::: INPUT RECORDS
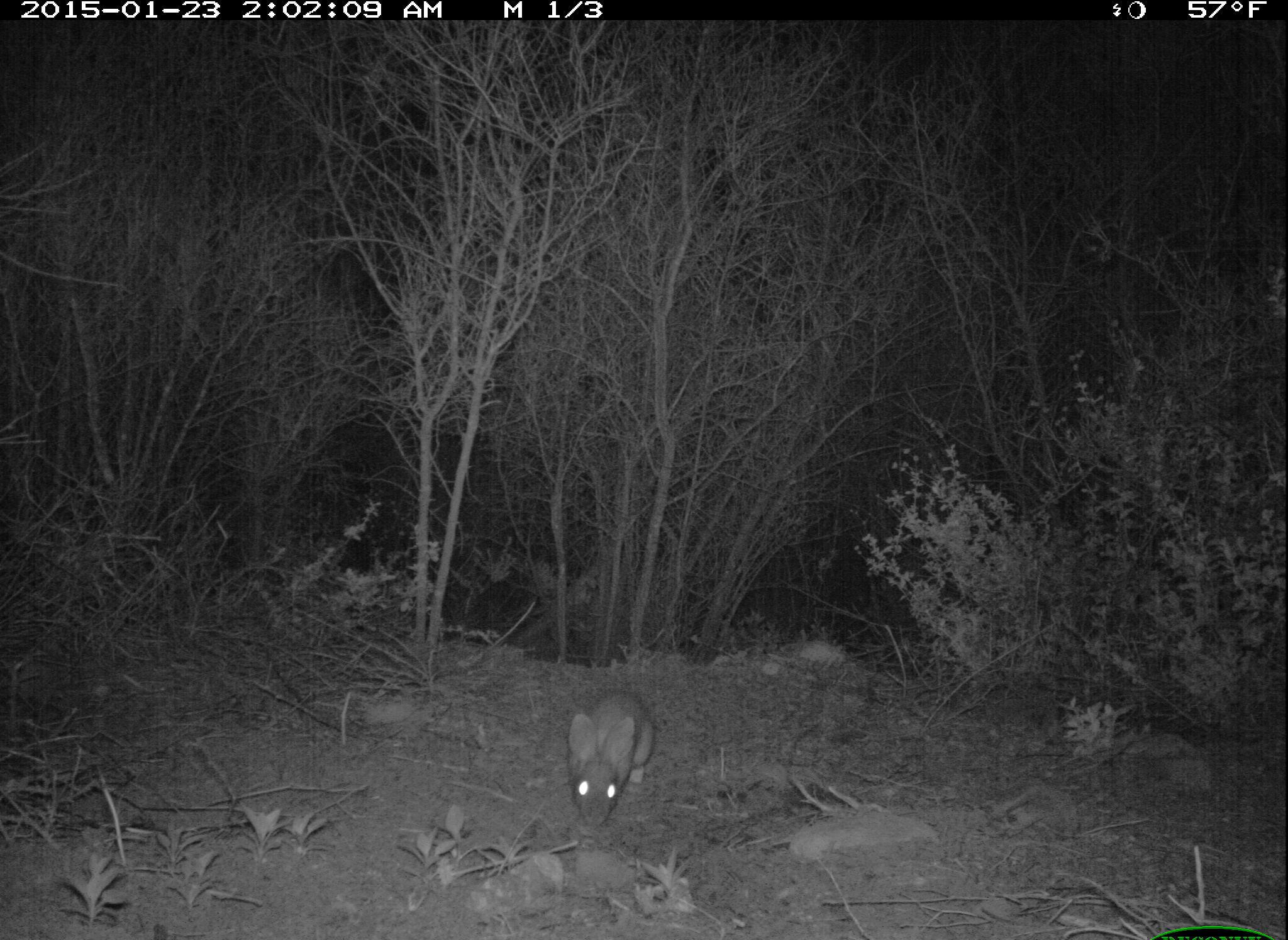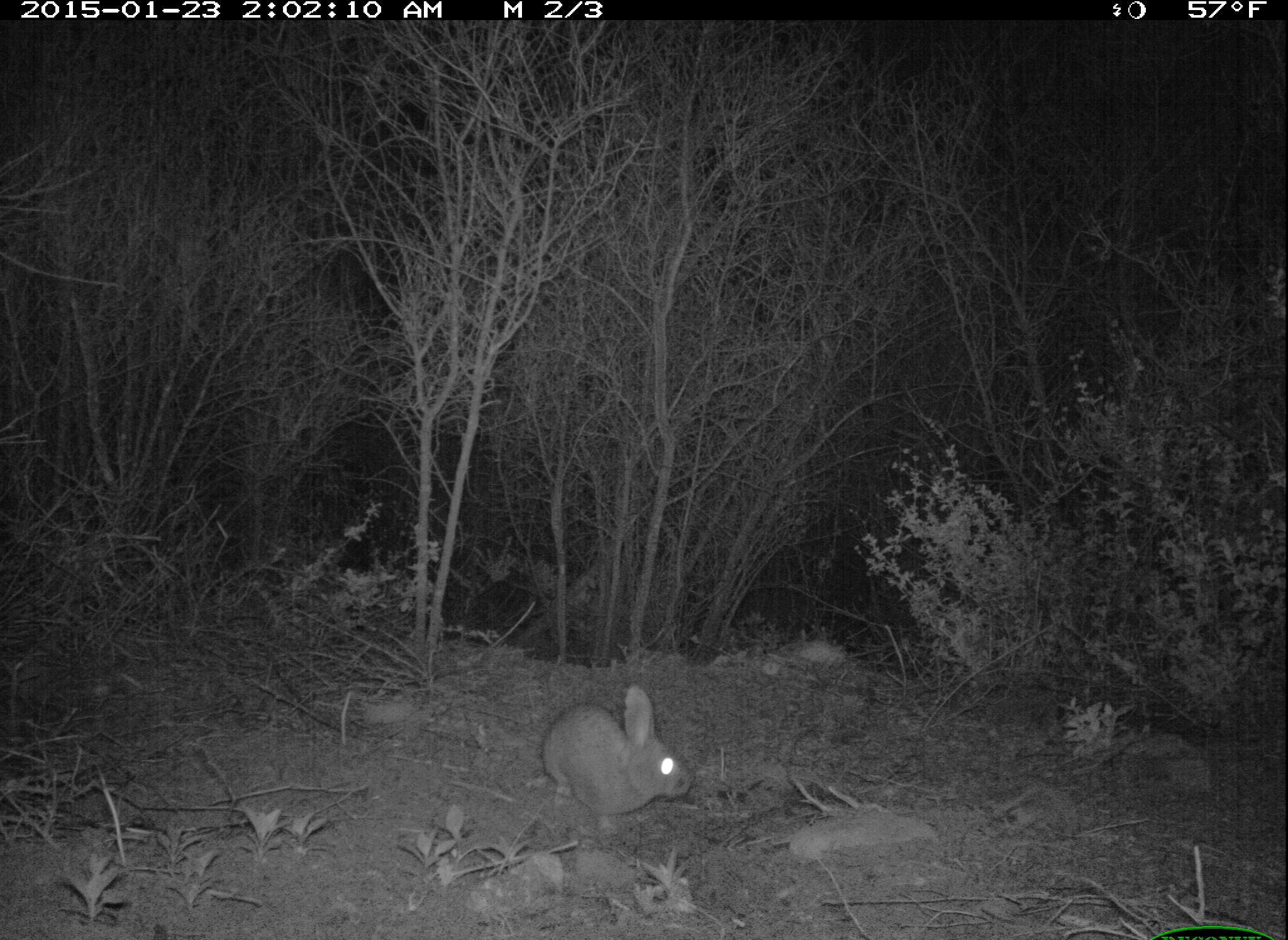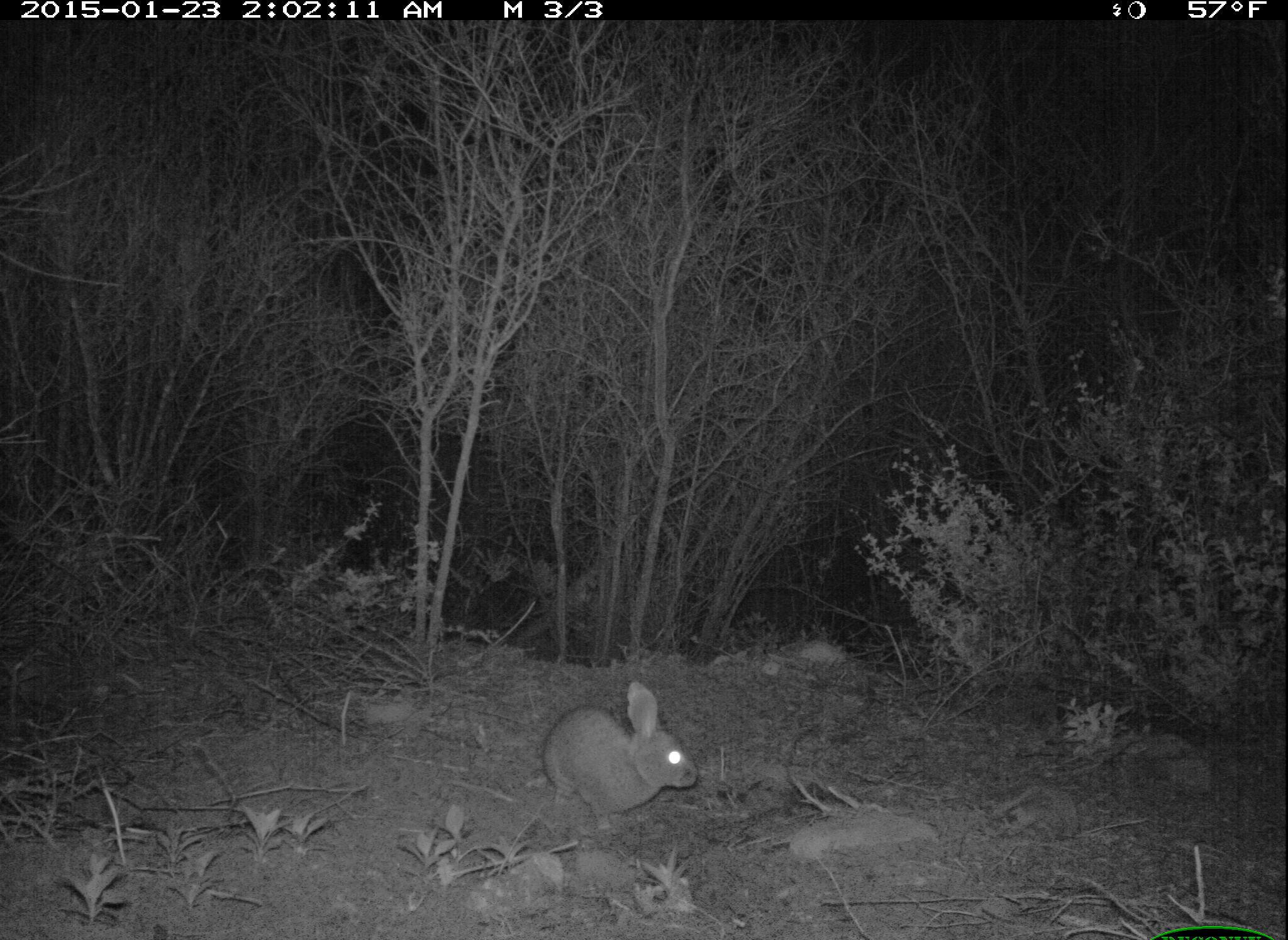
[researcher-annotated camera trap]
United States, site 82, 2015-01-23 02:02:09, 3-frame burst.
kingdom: Animalia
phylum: Chordata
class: Mammalia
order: Lagomorpha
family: Leporidae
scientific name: Leporidae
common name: rabbits and hares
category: rabbit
::::::
Apart from the images, reproduce the listing exactly as it appears.

RESULT »
[researcher-annotated camera trap]
United States, site 82, 2015-01-23 02:02:09, 3-frame burst.
kingdom: Animalia
phylum: Chordata
class: Mammalia
order: Lagomorpha
family: Leporidae
scientific name: Leporidae
common name: rabbits and hares
category: rabbit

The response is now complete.